- Buffett during an interview with Charlie Rose
- Born: Susan Thompson June 15, 1932 Omaha, Nebraska, U.S.
- Died: July 29, 2004 (aged 72) Cody, Wyoming, U.S.
- Education: Northwestern University
- Occupations: Singer; businessperson; activist; philanthropist;
- Spouse: Warren Buffett ​(m. 1952)​
- Children: Susan Alice; Howard Graham; Peter Andrew;
- Father: William Hertzog Thompson
- Relatives: Howard Warren Buffett (grandson)

= Susan Buffett =

American activist (1932–2004)

Susan Thompson Buffett (June 15, 1932 – July 29, 2004) was an American activist for the causes of civil rights, abortion rights and birth control, and the first wife of investor Warren Buffett. She was a director of Berkshire Hathaway, owning 2.2 percent of the company worth about $3 billion at the time of her death, making her the 153rd richest person in the world. Buffett was also president of the Buffett Foundation, which has contributed millions of dollars to educational groups, medical research, family planning groups and other charities.

==Biography==
Susan was born in Omaha, Nebraska, and graduated from Omaha Central High School. Her father, William Hertzog Thompson, was a minister, psychologist, dean at the University of Nebraska-Omaha, and one-time campaign manager for Howard Buffett.

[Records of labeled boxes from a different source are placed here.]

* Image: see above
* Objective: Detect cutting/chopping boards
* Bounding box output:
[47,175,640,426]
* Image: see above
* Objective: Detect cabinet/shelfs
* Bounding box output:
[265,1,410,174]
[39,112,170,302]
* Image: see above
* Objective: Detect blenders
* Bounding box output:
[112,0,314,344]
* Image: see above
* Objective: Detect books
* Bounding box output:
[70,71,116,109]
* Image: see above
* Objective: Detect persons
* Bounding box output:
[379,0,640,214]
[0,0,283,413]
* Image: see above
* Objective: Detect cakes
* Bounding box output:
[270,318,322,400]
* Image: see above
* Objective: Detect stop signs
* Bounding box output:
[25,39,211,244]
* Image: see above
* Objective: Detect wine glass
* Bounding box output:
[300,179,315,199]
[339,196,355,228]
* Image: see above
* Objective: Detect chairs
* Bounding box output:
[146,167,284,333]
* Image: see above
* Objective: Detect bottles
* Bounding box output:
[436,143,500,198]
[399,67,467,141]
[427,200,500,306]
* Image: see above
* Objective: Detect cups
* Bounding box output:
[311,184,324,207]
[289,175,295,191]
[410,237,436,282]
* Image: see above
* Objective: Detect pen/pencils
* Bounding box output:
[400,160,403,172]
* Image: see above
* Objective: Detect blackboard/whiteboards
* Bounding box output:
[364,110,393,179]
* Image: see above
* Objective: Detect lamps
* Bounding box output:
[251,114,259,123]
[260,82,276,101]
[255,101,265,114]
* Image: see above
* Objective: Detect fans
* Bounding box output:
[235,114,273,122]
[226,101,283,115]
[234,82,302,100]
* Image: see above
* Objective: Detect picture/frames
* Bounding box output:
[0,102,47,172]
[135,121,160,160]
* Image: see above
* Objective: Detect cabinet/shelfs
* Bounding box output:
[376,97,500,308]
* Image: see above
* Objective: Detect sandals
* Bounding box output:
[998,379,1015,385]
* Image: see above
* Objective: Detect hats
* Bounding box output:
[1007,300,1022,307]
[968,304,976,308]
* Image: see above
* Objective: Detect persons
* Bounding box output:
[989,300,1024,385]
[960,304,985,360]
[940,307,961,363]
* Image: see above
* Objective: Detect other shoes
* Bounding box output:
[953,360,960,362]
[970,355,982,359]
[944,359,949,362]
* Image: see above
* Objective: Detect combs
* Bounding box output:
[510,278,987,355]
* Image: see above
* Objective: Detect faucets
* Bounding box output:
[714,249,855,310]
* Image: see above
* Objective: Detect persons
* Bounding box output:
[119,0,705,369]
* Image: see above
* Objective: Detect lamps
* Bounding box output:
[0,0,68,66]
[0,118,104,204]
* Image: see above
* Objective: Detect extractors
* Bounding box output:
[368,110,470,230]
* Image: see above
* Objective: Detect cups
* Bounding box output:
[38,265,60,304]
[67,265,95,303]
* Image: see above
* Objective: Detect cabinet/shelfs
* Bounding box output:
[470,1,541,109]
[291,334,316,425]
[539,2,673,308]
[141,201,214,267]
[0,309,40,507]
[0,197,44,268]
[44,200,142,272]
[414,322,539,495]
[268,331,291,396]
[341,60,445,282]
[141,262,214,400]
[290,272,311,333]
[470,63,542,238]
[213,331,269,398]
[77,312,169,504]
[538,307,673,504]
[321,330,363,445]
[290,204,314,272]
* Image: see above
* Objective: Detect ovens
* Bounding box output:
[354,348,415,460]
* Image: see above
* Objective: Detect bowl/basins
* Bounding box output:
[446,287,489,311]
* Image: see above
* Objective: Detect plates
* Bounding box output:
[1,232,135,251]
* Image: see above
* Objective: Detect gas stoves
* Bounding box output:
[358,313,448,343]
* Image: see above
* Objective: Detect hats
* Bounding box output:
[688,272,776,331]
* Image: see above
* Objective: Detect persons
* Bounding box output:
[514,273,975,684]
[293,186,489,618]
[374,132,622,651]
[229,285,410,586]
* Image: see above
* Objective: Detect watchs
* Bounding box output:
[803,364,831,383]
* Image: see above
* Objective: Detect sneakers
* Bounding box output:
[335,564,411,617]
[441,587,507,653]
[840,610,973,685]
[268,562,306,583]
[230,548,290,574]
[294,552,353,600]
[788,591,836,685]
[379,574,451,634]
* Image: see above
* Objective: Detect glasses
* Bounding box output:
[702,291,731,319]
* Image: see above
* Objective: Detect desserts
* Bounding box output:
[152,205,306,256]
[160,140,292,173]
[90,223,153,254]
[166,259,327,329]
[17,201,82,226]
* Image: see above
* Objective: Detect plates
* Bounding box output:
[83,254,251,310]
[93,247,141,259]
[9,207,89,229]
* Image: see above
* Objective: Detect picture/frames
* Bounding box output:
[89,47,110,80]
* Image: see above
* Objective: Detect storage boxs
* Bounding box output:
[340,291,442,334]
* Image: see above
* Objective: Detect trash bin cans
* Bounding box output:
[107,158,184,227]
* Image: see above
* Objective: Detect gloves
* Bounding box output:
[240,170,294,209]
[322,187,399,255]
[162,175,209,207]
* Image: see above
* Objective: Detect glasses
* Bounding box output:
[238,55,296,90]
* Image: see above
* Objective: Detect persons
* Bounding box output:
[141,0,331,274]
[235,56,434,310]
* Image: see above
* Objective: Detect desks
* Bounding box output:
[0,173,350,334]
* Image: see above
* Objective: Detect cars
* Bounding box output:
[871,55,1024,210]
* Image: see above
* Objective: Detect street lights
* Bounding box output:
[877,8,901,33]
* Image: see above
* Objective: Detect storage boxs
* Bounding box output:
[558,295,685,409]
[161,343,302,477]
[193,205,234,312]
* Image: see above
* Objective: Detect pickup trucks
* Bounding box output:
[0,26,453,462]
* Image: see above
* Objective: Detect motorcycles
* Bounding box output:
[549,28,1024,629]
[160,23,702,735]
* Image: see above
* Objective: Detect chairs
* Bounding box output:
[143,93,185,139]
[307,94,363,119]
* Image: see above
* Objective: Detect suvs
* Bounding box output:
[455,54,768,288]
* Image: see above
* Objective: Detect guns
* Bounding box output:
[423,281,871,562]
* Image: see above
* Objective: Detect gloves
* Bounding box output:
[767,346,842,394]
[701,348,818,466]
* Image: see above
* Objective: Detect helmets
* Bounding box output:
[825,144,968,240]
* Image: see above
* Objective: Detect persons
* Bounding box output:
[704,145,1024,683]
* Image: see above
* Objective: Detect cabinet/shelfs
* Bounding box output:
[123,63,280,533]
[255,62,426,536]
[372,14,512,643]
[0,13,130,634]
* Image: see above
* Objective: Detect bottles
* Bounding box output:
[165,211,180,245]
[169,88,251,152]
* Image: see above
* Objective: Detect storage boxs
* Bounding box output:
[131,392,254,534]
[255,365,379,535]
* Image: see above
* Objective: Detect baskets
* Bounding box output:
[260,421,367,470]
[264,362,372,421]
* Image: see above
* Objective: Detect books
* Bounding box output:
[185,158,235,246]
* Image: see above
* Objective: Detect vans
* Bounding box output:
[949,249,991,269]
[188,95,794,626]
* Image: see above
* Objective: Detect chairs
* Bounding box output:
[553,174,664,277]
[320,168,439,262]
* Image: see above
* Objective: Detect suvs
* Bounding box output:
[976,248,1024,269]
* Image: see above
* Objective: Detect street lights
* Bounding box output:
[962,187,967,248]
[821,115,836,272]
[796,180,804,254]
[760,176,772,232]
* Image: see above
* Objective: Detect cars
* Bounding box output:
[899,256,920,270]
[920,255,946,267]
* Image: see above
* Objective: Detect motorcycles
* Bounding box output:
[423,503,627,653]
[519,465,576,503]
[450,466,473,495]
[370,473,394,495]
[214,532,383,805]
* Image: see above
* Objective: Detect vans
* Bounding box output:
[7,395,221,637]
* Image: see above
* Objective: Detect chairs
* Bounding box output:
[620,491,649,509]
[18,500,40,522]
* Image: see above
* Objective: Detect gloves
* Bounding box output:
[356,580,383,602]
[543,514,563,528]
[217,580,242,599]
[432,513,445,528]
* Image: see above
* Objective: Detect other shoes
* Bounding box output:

Though her parents and Warren's knew one another, they met at Northwestern University, via Susan's roommate Roberta Buffett, Warren's sister.

Susan and Warren married in 1952 at the Dundee Presbyterian Church in Omaha. They had three children together: Susan (born July 30, 1953), Howard (born December 16, 1954), and Peter (born May 4, 1958).

Allegations have been made regarding Susan's conduct during her marriage to Warren. These include claims that in the mistaken belief her husband had cheated on her with his friend, Katharine Graham, she sent Graham a passive-aggressive letter that "let her date Warren Buffett", and that she had a relationship with her tennis coach, John McCabe.

She occasionally performed hit classics from the early 1970s cabaret singer and, in 1977, had a one-night performance at an Omaha theater. Encouraged by songwriter/musician Neil Sedaka to pursue a singing career, she left her husband and moved to a small apartment in San Francisco with her paramour, John McCabe, in Gramercy Tower on Nob Hill. Later, she moved into a large condominium on Broadway near Scott Street in Pacific Heights with views of the Golden Gate Bridge and Alcatraz. She remained married and on good terms with her husband, vacationing together with him and spending time assisting charitable groups. She performed in New York and released several CDs. According to Roger Lowenstein's 1995 Random House biography, Buffett: The Making of an American Capitalist, while Warren had encouraged Susan to pursue her career in music, he was heartbroken by her move.

In 1978, Susan introduced her husband to Astrid Menks, who moved in with Warren in their Omaha home, and married him after Susan's death.

The Buffetts attended public functions as husband and wife though they had not lived together for more than half of their marriage. The Buffetts even signed Christmas cards, Warren, Susan, and Astrid, and were often seen together as a trio.

==Later life==
In October 2003, Susan was diagnosed with oral cancer; she underwent surgery, radiation therapy and facial reconstruction. Warren flew out from Omaha to be with her every weekend during her recovery and the couple would later contribute $6 million to five California doctors for the study of oral cancer. She had recovered enough to attend the annual shareholders' meeting of Berkshire Hathaway in May 2004, leading a singalong at the Borsheim's reception.

Susan died at the age of 72 after suffering a cerebral hemorrhage during the summer of 2004 in Cody, Wyoming. Bono performed "Forever Young" and "All I Want Is You" at her funeral. Warren was so grief-stricken that he did not attend. She left approximately $50 million to her children's charity while each of her children received $10 million and each grandchild received $100,000. She also left a number of friends and employees substantial sums, including $8 million to John McCabe and $1 million to Ron Parks. Nearly all of her Berkshire Hathaway shares, valued at nearly $3 billion at the time, were left to a foundation that would later bear her name.